[Collected data entries]
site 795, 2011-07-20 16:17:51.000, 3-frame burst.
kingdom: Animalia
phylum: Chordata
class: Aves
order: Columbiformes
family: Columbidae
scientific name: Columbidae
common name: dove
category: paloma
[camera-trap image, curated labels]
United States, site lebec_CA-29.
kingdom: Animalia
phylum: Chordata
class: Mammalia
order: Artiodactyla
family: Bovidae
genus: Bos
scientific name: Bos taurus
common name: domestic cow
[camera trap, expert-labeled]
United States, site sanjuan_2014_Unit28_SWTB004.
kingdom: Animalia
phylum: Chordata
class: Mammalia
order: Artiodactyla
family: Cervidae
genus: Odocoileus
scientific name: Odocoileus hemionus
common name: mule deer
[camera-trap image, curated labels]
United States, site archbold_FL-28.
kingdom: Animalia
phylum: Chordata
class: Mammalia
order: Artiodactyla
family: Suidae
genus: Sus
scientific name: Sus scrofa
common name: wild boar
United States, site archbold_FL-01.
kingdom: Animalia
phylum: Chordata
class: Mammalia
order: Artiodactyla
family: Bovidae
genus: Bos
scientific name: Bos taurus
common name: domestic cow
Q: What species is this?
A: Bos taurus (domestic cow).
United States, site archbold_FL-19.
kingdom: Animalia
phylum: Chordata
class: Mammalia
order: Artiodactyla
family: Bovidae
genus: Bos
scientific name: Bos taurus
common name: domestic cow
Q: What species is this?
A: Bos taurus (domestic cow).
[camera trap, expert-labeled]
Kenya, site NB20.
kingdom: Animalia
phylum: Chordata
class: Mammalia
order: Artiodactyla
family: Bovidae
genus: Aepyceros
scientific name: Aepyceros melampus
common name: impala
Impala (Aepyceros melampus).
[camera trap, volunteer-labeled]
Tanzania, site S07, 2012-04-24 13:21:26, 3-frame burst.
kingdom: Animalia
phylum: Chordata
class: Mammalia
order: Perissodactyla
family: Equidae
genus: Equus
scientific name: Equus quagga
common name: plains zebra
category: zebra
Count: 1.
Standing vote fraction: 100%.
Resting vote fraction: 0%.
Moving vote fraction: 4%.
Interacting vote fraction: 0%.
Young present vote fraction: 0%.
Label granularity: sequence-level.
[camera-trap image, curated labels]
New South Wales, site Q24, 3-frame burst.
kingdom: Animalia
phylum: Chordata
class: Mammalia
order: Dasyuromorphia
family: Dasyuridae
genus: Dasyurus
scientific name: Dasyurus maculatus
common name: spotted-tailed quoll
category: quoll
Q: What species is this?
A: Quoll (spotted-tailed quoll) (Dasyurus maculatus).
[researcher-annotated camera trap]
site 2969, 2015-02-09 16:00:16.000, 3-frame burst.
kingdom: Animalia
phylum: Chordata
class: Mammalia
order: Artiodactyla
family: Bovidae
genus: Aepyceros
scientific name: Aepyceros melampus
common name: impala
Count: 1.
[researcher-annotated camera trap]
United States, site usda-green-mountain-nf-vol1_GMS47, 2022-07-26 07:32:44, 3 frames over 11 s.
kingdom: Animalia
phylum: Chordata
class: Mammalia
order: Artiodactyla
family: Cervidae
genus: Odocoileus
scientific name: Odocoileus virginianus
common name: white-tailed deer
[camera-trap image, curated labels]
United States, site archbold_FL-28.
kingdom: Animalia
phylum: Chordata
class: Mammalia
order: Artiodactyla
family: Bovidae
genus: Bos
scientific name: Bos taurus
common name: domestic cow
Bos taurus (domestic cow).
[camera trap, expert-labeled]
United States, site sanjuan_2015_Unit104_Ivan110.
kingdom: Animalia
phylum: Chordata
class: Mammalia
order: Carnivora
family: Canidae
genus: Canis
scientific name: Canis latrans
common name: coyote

● Task to carry out: Retype exactly the lines from the one containing "scientific name: Odocoileus virginianus" through the end of the data. Add nothing.

● Task response:
scientific name: Odocoileus virginianus
common name: white-tailed deer
[camera-trap image, curated labels]
United States, site archbold_FL-28.
kingdom: Animalia
phylum: Chordata
class: Mammalia
order: Artiodactyla
family: Bovidae
genus: Bos
scientific name: Bos taurus
common name: domestic cow
Bos taurus (domestic cow).
[camera trap, expert-labeled]
United States, site sanjuan_2015_Unit104_Ivan110.
kingdom: Animalia
phylum: Chordata
class: Mammalia
order: Carnivora
family: Canidae
genus: Canis
scientific name: Canis latrans
common name: coyote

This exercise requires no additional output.